[Begin Dataset]
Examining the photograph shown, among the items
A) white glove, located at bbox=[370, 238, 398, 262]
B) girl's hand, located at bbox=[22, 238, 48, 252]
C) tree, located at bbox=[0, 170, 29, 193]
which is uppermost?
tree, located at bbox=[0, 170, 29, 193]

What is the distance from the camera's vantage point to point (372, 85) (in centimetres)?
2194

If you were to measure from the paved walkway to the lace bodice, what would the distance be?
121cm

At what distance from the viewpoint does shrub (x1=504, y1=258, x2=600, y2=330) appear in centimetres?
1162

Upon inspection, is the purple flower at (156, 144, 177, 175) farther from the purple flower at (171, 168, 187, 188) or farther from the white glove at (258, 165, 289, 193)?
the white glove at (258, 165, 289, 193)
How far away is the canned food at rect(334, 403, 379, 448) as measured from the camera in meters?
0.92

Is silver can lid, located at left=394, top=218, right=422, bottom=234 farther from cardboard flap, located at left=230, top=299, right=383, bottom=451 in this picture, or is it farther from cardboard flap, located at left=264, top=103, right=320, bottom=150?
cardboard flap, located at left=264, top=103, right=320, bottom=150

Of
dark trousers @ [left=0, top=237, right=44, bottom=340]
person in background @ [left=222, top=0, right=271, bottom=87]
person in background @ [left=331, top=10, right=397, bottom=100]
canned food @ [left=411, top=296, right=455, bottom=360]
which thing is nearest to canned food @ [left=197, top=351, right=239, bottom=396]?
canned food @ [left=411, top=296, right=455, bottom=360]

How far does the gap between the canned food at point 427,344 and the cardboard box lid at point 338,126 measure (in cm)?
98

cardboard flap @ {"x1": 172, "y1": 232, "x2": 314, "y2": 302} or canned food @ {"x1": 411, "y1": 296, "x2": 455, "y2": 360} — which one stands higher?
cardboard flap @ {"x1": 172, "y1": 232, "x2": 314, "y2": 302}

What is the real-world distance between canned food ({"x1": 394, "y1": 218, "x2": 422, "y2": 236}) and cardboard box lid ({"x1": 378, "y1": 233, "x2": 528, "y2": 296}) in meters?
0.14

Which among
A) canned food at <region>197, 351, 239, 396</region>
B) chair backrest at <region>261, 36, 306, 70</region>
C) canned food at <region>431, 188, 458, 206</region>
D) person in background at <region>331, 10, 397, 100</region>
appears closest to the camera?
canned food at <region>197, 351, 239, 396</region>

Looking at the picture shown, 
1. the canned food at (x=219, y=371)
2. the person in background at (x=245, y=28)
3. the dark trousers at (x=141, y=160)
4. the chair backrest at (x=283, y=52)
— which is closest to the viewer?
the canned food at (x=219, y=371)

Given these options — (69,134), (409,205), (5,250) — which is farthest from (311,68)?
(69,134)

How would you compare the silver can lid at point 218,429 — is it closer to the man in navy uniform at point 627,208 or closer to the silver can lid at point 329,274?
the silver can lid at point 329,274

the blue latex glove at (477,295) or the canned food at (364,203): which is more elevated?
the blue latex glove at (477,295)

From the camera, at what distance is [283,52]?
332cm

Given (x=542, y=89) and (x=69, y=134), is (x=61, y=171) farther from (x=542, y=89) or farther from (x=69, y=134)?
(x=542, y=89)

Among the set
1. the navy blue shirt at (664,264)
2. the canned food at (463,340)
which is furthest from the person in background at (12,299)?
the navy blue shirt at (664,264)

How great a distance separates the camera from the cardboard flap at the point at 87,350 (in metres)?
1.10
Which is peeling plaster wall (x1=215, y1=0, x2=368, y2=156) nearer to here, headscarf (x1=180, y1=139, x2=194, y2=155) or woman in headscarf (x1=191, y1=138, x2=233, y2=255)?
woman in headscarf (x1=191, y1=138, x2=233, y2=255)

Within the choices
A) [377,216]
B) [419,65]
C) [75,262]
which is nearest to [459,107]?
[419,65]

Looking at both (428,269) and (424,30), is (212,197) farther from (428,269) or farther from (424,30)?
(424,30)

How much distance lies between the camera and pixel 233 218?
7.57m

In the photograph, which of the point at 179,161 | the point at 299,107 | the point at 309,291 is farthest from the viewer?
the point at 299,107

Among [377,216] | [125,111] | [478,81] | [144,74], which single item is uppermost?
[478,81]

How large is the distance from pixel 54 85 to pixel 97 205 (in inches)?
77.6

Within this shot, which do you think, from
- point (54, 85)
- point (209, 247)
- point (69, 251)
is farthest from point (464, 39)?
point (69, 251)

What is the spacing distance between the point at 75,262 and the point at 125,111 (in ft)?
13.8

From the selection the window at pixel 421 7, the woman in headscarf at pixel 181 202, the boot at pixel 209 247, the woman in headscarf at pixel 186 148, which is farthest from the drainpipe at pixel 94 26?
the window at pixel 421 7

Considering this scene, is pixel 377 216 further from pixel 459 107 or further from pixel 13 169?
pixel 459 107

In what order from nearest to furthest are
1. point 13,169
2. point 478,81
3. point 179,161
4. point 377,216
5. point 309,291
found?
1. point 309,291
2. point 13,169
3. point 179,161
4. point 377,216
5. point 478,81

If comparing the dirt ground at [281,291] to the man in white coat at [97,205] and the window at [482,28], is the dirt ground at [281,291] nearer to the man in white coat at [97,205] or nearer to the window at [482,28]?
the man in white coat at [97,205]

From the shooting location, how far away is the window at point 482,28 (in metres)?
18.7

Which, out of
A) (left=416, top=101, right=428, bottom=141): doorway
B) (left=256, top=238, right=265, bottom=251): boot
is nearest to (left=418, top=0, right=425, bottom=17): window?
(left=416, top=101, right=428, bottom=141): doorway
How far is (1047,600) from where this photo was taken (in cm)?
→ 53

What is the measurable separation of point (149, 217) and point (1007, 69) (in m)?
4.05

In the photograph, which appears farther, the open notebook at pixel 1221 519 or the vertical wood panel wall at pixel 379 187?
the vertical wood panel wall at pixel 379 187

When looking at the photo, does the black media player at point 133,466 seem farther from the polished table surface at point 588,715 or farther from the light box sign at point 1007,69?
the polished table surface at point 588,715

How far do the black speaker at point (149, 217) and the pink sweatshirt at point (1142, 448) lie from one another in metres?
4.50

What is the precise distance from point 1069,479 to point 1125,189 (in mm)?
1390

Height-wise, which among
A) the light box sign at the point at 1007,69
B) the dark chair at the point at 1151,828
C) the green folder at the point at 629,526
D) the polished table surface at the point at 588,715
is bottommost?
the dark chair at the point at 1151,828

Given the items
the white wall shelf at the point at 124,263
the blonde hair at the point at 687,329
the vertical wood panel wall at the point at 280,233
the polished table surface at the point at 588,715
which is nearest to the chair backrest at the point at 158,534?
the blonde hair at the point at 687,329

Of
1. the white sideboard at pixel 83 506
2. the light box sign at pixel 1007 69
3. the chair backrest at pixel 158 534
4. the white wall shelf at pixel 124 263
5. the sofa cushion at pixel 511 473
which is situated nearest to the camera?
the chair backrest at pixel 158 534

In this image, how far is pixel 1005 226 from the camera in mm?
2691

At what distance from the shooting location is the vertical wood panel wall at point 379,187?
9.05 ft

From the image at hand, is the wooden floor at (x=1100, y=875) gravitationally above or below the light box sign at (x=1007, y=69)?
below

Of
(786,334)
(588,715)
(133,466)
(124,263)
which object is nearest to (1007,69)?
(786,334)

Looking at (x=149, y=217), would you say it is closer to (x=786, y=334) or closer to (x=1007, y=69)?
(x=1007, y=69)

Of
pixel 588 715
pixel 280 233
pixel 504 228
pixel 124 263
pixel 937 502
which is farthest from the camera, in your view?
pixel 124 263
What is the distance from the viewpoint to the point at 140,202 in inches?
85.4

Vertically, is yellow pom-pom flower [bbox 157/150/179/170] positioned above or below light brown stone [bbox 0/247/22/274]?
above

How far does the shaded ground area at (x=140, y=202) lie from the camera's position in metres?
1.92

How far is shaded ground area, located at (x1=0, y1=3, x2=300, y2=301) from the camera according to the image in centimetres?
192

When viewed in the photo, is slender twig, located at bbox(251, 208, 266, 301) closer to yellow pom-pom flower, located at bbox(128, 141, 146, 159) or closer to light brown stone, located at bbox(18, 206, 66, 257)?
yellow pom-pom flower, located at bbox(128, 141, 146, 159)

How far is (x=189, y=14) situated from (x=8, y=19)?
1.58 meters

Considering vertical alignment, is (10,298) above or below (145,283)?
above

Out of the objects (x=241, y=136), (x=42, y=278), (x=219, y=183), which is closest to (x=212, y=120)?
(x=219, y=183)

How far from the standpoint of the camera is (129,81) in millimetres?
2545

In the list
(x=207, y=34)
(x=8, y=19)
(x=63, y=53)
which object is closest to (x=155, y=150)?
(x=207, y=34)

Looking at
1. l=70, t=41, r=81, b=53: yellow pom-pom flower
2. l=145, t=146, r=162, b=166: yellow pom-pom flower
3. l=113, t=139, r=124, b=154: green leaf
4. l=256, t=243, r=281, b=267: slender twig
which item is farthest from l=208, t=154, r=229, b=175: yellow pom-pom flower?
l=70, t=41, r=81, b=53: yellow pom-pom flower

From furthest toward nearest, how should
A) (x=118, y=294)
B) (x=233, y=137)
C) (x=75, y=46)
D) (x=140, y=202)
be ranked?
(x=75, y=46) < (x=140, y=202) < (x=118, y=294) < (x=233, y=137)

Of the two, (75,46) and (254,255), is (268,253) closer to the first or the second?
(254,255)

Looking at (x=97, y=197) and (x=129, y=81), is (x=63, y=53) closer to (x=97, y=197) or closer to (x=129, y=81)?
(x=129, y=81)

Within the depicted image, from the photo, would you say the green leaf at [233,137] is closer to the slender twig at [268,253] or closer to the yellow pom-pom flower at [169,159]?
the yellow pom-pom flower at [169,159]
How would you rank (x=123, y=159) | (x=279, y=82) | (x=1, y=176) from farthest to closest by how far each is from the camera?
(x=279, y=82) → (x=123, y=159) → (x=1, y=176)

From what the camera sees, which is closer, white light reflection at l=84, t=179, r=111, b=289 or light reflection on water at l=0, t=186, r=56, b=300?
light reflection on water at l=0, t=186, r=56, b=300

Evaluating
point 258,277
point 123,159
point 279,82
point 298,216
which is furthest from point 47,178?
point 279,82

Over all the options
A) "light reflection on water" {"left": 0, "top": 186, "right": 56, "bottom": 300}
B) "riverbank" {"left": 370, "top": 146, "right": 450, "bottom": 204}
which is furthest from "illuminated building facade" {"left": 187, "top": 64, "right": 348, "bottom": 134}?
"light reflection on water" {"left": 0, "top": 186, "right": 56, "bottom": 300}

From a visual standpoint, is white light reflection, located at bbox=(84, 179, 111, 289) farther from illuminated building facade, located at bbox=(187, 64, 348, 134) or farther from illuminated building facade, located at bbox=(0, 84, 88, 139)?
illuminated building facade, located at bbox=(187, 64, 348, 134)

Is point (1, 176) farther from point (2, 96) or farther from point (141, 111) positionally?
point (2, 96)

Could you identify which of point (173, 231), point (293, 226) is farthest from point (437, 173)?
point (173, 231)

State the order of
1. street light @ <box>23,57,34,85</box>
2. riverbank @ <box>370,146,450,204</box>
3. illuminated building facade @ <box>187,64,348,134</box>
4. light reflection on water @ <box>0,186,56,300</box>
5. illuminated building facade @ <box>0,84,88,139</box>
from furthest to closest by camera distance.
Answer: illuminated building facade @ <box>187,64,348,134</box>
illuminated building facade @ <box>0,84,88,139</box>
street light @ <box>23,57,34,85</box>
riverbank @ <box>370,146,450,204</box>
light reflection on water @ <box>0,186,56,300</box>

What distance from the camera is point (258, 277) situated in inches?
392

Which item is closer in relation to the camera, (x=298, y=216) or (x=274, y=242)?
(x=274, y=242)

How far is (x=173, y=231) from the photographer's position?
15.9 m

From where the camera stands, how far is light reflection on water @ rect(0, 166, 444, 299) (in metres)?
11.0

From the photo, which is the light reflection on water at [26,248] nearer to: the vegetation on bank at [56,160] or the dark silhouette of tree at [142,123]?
[End Dataset]
▶ _Prompt_:
All lines from the one containing "Is point (1, 176)" through the end of the records, both ends included, are to be quoted exactly; please add nothing else.

▶ _Response to this exercise_:
Is point (1, 176) farther from point (2, 96) or farther from point (141, 111) positionally?
point (2, 96)

Could you identify which of point (173, 231), point (293, 226) is farthest from point (437, 173)?
point (173, 231)

State the order of
1. street light @ <box>23,57,34,85</box>
2. riverbank @ <box>370,146,450,204</box>
3. illuminated building facade @ <box>187,64,348,134</box>
4. light reflection on water @ <box>0,186,56,300</box>
5. illuminated building facade @ <box>0,84,88,139</box>
from furthest to closest by camera distance.
Answer: illuminated building facade @ <box>187,64,348,134</box>
illuminated building facade @ <box>0,84,88,139</box>
street light @ <box>23,57,34,85</box>
riverbank @ <box>370,146,450,204</box>
light reflection on water @ <box>0,186,56,300</box>

What distance from the camera is point (258, 277) situated in inches?
392

Which item is closer in relation to the camera, (x=298, y=216) or (x=274, y=242)?
(x=274, y=242)

How far is (x=173, y=231) from the photographer's position?
15.9 m

From where the camera stands, how far is light reflection on water @ rect(0, 166, 444, 299) (in metres)?
11.0

From the photo, which is the light reflection on water at [26,248] nearer to: the vegetation on bank at [56,160] or the dark silhouette of tree at [142,123]?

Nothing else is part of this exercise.